:: Tarefa curta a ::
Coloque em uma tabela Markdown, com as colunas Nº e Linha, o trecho dos registros que vai da linha que contém "What is the distance, from" até a linha que contém "15172 millimetres", ambas incluídas. Deixe de fora as linhas em branco.

:: Trecho de texto ::
------------------------------------------------

Depois de um extenso hiato longe do comando de filmes, o último sendo “360” (de 2011), o nosso diretor indicado ao Oscar Fernando Meirelles (“Cidade de Deus”, “Ensaio sobre a Cegueira”, “O Jardineiro Fiel”) retorna ao ofício com esta comédia inspirada em eventos reais que relata o embate de ideias entre o conservador Joseph Ratzinger, o Papa Bento VXI, e o reformista Jorge Bergoglio, o Papa Francisco I, que acreditava que a Igreja havia congelado no tempo enquanto o mundo progredia ao seu lado. É o tema desde “Dois Papas”, que tem o roteiro do também indicado ao Oscar Anthony McCarten (“A Teoria de Tudo” e “O Destino de uma Nação”).

É por esta razão que você não deve esperar um conflito central intenso e questionador, mas somente uma abordagem rasa, ainda que agradável e bem humorada. A trama tem seu início em 2005, na reunião do Colégio dos Cardeais para a escolha do pontífice que substituiria o carismático e criticado João Paulo II. E Fernando Meirelles está interessado em ilustrar, até onde pode, o Conclave, que nada mais é do que a eleição do chefe da Igreja católica, procedimento este que resultou na eleição de Ratzinger. Anos depois, em 2012, o descontente Jorge Bergoglio viaja ao Vaticano para requerer sua aposentadoria diretamente ao Papa – com quem não tem uma relação estreita – e retornar a ser um pároco, e descobre que, na realidade, não só será desatendido como também surpreendido pelo desejo daquele de renunciar.

A narrativa é estruturada, exclusivamente, em torno do embate de ideias entre homens chamados santos que não possuíam afinidade em absolutamente nada. Por este motivo, por ser movida por diálogos em vez de ações, exige um roteiro que oportunize aos intérpretes um conteúdo sobre o qual possa cravar os dentes. Não é bem isto o que acontece, já que, no espaço de dias em que ocorre a visita ao Vaticano, ambos conversam sobre inúmeras coisas e isto impede, óbvio, um aprofundamento maior. Do ordinário, como a paixão de Bergoglio pelo San Lorenzo, ao indispensável, como a covardia da Igreja em não evoluir diante da análise de temas espinhosos (aborto, casamento homoafetivo etc), os dois simbolizam avatares de posições políticas que hoje são claras no mundo: conservadores e progressistas. A parte boa nisto: diferente de quem esbraveja ódio e constrói narrativas em torno de suas notícias mentirosas, a sadia conversação é respeitosa como deveria ser a nossa com aqueles que veem o mundo diferentemente.

------------------------------------------------

:: Lista de registros ::

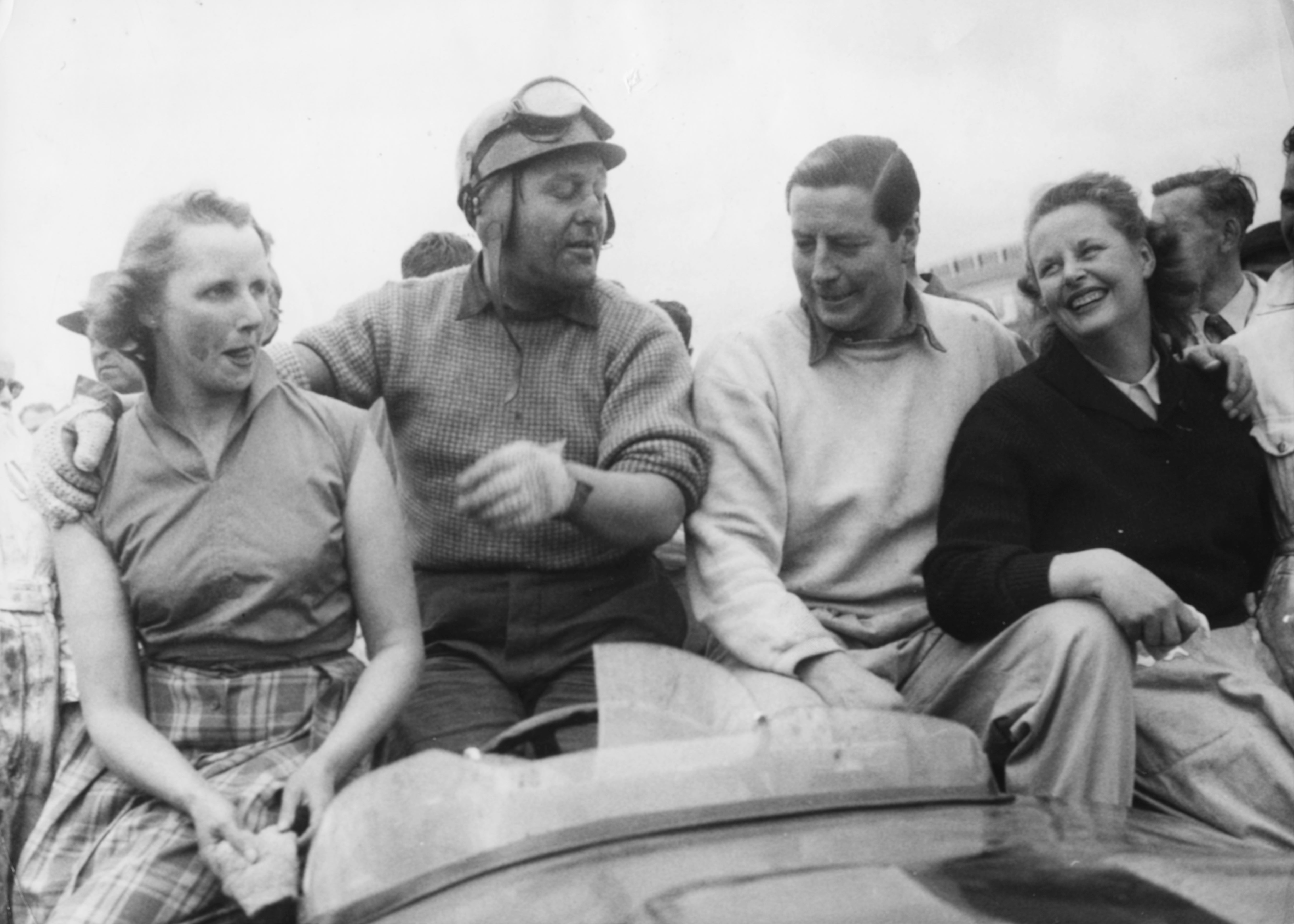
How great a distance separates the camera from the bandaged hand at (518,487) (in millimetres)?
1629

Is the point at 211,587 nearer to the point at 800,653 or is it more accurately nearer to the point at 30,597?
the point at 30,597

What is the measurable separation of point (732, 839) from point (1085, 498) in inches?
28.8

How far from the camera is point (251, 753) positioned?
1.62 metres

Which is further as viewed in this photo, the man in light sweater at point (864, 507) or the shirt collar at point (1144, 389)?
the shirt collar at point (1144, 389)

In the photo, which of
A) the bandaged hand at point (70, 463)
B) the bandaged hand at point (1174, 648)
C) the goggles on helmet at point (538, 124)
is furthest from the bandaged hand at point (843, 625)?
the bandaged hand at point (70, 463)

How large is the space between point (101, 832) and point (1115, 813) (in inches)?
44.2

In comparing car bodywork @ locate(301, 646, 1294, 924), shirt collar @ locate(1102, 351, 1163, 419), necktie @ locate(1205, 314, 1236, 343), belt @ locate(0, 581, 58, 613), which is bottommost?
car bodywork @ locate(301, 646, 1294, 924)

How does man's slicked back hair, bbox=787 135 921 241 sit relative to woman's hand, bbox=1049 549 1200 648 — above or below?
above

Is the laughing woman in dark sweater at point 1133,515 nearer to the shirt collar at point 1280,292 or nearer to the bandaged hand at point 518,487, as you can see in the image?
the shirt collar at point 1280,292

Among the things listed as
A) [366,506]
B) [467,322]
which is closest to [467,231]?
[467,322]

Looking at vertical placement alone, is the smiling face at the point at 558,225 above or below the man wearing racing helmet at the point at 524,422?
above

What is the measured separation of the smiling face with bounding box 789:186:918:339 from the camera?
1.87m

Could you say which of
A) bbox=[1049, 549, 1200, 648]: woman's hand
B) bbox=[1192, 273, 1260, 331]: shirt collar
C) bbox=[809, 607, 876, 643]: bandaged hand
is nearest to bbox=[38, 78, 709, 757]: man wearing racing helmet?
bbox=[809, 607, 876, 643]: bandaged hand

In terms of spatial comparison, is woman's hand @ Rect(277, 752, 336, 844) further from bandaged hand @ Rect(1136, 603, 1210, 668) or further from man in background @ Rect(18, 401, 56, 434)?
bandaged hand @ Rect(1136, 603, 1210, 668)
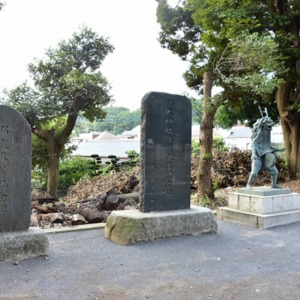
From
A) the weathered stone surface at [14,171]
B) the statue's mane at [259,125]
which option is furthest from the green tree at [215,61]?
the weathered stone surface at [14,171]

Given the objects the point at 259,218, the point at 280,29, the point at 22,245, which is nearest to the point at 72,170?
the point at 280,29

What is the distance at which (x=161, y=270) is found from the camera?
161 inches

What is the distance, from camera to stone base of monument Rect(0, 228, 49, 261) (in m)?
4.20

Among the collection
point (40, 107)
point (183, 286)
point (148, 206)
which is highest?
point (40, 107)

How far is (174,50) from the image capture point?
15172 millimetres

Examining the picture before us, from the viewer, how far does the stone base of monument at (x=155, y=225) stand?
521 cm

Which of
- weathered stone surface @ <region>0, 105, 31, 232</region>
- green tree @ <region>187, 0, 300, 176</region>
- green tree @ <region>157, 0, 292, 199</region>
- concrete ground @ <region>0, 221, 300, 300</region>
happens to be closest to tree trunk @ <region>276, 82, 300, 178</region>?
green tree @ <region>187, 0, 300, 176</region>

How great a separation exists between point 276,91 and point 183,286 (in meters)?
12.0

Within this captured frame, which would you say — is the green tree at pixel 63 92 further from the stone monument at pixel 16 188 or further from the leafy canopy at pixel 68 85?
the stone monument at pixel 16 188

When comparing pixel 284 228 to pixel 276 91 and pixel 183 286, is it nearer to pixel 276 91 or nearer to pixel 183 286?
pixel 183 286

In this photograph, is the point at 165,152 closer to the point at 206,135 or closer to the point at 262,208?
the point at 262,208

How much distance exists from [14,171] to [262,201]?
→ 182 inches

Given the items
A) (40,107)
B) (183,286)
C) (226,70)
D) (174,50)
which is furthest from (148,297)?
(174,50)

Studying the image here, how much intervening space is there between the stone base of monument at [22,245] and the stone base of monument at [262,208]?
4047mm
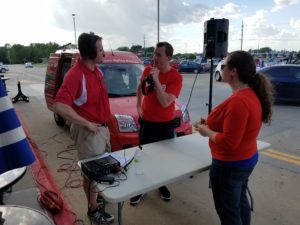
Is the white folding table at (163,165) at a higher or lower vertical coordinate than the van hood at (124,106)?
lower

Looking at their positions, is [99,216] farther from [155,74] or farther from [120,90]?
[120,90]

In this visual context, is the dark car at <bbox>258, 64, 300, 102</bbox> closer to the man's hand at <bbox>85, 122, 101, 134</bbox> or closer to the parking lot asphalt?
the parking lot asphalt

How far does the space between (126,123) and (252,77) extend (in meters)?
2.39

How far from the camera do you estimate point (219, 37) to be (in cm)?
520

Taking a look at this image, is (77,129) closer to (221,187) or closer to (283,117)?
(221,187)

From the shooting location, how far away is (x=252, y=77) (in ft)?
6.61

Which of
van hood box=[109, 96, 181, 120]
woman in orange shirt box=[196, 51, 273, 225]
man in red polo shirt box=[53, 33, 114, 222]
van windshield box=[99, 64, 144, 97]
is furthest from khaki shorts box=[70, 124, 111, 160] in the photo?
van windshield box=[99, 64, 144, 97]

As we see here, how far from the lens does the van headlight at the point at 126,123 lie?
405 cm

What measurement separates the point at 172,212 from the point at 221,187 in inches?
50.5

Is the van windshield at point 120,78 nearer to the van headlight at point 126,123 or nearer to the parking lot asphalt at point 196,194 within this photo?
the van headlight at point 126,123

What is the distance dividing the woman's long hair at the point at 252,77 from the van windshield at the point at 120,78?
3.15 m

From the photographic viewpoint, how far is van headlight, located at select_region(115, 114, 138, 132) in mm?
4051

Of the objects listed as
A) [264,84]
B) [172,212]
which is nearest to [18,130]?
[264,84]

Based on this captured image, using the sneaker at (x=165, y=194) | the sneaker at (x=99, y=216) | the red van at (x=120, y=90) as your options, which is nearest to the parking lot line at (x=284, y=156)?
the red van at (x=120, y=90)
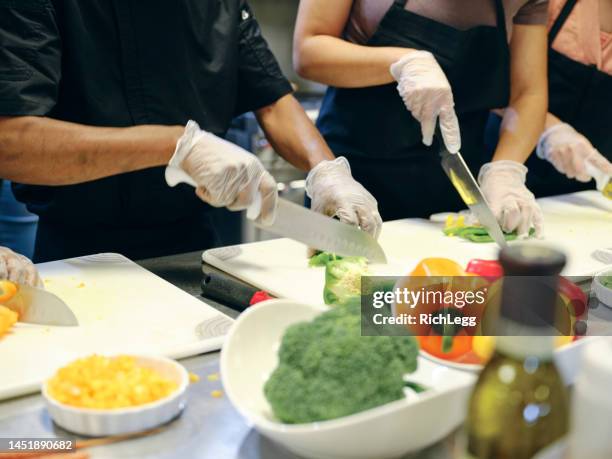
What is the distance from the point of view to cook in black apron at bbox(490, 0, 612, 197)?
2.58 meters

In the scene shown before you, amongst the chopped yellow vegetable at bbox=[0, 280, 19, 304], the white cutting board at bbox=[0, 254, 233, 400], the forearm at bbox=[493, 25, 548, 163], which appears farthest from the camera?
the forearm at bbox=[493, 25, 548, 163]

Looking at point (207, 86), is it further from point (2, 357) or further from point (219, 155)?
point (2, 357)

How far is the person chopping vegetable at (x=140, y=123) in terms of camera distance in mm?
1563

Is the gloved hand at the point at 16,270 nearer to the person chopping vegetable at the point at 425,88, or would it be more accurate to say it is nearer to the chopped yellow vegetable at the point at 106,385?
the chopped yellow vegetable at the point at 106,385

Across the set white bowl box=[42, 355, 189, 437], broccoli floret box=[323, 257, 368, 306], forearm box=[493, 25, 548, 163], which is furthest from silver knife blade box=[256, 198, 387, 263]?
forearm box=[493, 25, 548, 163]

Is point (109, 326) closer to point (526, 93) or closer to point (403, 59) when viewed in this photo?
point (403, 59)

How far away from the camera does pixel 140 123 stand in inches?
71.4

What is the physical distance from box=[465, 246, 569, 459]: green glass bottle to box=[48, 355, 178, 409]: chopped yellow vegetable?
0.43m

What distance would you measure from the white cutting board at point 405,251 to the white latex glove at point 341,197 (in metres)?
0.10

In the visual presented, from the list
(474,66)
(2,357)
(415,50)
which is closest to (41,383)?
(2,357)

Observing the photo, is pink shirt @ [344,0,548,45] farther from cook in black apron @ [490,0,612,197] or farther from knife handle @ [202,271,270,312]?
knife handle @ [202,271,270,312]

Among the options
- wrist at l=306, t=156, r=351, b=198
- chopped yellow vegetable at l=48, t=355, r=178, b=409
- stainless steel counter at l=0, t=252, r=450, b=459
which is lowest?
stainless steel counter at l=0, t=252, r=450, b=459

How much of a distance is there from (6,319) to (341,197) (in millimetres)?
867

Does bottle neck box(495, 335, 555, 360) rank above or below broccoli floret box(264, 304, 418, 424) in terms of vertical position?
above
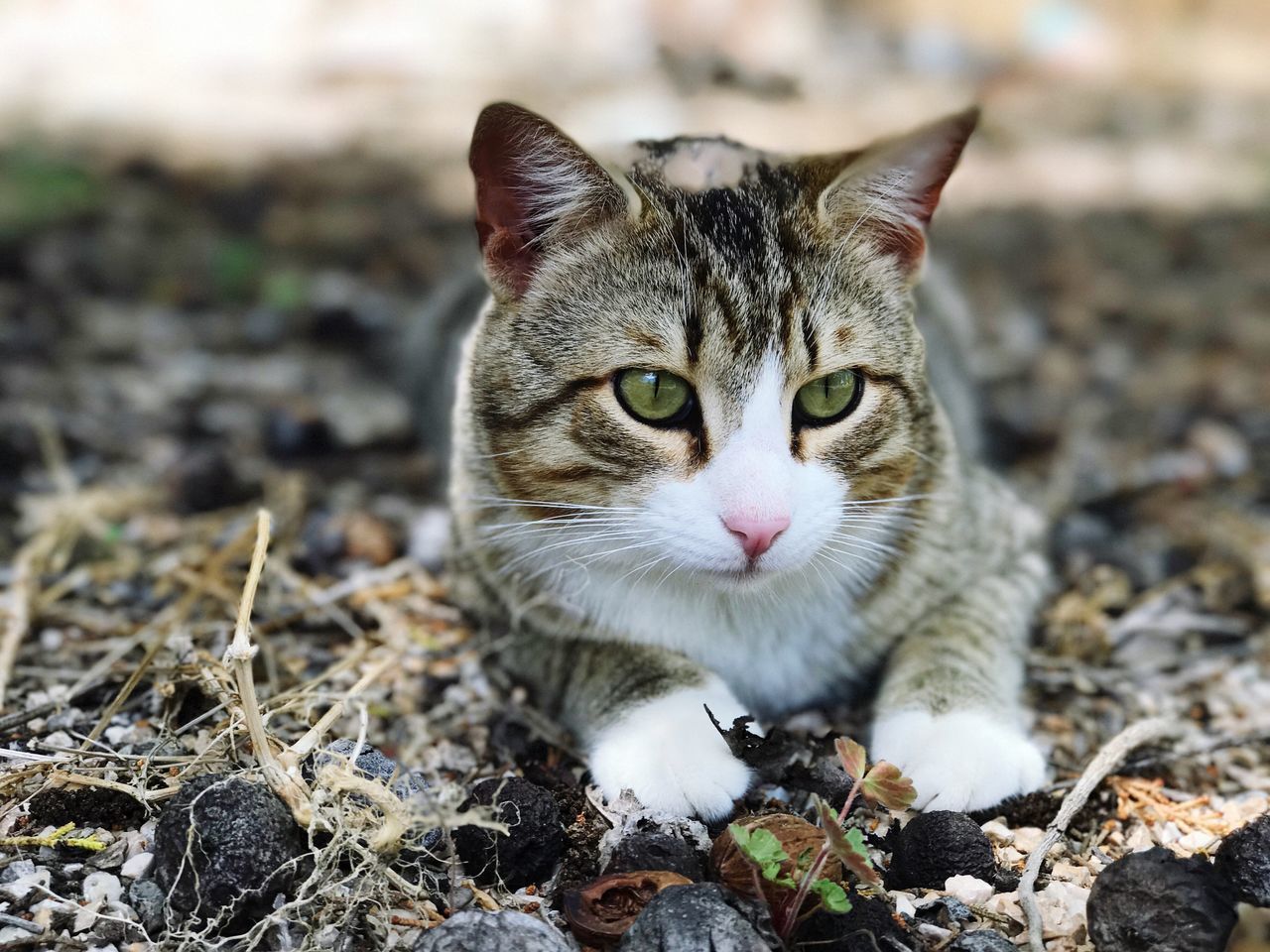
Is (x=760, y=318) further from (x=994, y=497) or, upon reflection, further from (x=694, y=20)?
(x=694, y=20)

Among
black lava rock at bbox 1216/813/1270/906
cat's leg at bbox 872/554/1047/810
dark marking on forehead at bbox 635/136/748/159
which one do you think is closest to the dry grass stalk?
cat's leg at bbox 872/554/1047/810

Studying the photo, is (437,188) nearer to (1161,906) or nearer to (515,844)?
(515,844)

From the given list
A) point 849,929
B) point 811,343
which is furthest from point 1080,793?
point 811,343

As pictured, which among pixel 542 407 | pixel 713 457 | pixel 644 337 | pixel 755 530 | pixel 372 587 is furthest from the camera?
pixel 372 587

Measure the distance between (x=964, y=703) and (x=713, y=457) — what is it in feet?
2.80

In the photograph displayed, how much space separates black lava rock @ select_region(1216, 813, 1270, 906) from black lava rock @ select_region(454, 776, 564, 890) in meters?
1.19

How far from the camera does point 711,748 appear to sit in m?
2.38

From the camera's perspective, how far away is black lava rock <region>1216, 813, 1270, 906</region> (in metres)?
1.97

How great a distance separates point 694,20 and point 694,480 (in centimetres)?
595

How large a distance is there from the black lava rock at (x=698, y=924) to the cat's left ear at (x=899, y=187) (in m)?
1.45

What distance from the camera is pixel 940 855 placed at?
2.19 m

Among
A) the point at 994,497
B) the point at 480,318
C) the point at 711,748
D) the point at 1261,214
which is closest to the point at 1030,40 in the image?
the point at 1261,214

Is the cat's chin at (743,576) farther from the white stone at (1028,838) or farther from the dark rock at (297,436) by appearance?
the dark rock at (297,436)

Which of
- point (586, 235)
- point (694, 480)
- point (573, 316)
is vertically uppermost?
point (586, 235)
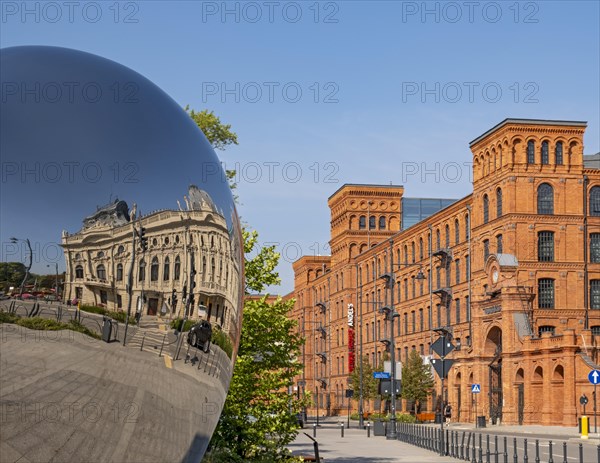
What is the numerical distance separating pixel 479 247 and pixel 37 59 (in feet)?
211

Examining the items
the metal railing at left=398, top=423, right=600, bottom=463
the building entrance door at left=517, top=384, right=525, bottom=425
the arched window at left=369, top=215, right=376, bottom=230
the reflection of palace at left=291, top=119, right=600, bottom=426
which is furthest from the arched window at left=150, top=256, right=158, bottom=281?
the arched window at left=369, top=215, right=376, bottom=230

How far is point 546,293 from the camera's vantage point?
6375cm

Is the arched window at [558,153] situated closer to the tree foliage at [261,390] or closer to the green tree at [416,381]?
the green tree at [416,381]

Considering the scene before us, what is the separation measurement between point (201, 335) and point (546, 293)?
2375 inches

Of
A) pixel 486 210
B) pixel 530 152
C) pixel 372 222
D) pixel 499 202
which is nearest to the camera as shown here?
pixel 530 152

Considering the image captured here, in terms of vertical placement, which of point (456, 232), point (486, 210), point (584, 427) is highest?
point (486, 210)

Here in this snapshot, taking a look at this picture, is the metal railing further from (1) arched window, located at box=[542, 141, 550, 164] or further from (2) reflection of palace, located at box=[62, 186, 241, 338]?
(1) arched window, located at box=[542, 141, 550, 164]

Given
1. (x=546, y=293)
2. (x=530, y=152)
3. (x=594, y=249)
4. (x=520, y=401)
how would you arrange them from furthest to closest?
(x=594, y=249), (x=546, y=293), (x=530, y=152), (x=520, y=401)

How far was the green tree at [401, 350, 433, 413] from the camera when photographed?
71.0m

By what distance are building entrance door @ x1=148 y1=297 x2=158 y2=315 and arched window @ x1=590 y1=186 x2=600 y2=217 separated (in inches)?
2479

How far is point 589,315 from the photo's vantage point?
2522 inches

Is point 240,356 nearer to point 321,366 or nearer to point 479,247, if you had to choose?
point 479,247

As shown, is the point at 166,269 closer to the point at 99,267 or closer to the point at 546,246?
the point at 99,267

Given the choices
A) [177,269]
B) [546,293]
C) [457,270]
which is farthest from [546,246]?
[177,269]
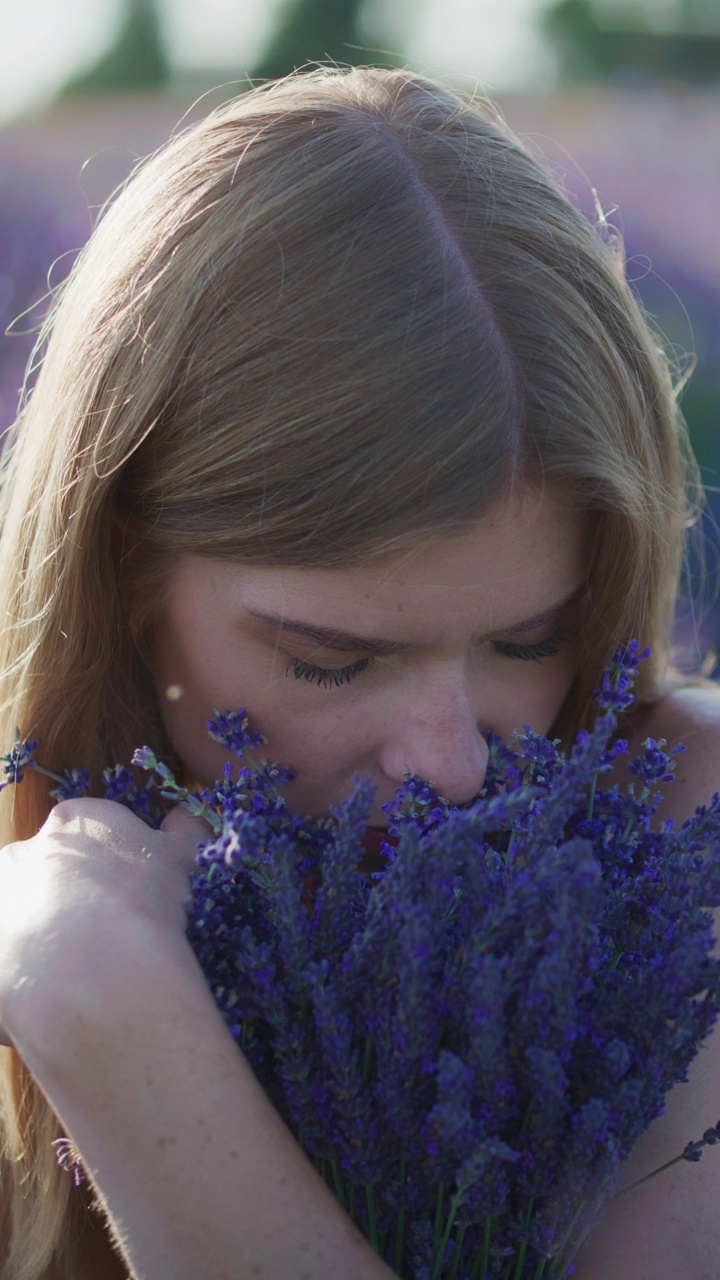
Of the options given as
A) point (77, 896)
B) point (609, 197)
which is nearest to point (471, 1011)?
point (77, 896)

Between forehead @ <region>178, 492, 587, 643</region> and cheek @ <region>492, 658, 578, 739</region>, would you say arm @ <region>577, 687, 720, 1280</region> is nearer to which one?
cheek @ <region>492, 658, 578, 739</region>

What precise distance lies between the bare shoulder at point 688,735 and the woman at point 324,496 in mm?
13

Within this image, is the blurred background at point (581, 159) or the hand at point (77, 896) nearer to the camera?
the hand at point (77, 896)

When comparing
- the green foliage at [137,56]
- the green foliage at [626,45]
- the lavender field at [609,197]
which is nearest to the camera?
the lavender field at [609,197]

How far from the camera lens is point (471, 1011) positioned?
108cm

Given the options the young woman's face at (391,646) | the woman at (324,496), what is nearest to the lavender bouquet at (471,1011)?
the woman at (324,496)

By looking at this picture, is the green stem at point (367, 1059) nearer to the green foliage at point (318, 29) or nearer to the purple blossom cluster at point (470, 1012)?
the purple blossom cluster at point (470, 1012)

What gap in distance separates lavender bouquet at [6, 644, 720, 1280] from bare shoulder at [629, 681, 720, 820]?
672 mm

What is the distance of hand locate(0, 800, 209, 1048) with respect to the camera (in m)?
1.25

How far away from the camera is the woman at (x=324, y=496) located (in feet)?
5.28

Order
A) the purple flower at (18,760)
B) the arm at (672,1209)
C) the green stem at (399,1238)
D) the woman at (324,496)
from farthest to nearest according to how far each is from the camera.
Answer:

------------------------------------------------

:: Tarefa curta b ::
Escreva a continuação da crítica sobre o filme "Dois Papas", começando logo após a última frase apresentada.

:: Resposta a ::
| Nº | Linha |
|---|---|
| 1 | What is the distance, from camera to stone base of monument Rect(0, 228, 49, 261) (in m)? |
| 2 | 4.20 |
| 3 | Among the collection |
| 4 | point (40, 107) |
| 5 | point (183, 286) |
| 6 | point (148, 206) |
| 7 | which is highest? |
| 8 | point (40, 107) |
| 9 | How far is (174,50) from the image capture point? |
| 10 | 15172 millimetres |

:: Resposta b ::
Contudo, interessada também em abordar a formação e vida pessoal de Bergoglio – mas não de Ratzinger -, a narrativa danifica sua estrutura semi-teatral ao apelar a flashbacks que viajam à Argentina, revelam momentos criticáveis do Papa ao colaborar com a Ditadura Militar – ainda que tenha sido por uma causa nobre, salvar a vida dos jesuítas, agiu de modo covarde – mas quebram o ritmo que demora a ser reencontrado no tempo presente. A propósito, com tantas idas e vindas no tempo que mais parecem apêndices, mesmo um hábil diretor como Meirelles tem imensa dificuldade em conciliar, visualmente, a linguagem, ora recorrendo ao preto e branco, ora ao colorido granulado, ora ao alvo e iluminado presente.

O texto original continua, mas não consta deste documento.